Coffee comes to SCI Muncy every two weeks, although she does take calls from prisoners outside of those meeting times.

“I feel like it’s a confidence boost for us,” Courtney said of Coffee’s help. “It’s very therapeutic. We don’t get a lot of compassion here, and with this program, it really feels like family. It makes us feel like people.

Courtney said she suffered from pelvic pain and uncomfortable ankle swelling during pregnancy and still suffers from these conditions. The coffee taught her exercises that lessen the pain, as well as meditation and coping techniques, like writing about her feelings and focusing on her breathing, Courtney said.

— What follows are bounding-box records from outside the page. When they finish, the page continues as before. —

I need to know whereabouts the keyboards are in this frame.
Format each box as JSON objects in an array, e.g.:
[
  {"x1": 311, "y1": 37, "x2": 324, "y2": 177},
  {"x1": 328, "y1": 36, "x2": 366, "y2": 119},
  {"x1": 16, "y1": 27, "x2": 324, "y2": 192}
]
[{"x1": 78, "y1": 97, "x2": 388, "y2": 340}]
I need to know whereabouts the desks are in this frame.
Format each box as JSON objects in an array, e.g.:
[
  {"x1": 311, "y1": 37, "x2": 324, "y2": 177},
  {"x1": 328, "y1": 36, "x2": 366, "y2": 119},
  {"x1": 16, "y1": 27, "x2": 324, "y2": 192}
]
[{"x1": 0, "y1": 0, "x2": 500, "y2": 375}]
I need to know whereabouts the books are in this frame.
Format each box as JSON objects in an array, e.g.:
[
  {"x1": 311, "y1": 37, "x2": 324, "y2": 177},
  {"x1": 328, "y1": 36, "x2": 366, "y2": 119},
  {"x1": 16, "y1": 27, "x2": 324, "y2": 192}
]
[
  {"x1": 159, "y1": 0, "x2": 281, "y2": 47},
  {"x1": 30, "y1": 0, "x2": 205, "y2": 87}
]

She spoke to her mother and her baby girl on the phone and in limited video conferences. Just recently, her mother started bringing the baby for visits. Courtenay, who said she is incarcerated for a reason she cannot legally disclose, still has 2 to 6 years to serve.

As a doula, Coffee doesn’t get involved in how people ended up in their current position. She’s just trying to help.

“There are a million reasons people are in jail,” Coffee said. “Their charges are none of my business. My job is to provide physical support and emotional support and link it to resources, education. It’s heavy, and there were times when I got a little choked up,” Coffee said. “I pull myself together. It’s not about me… It’s invaluable to families, babies and moms.

Courtney said Coffee helped remind her that “we are not our mistakes.”

“He’s someone I can look up to, someone I can respect,” Courtney said. “She made this process so much easier. I’m very grateful.”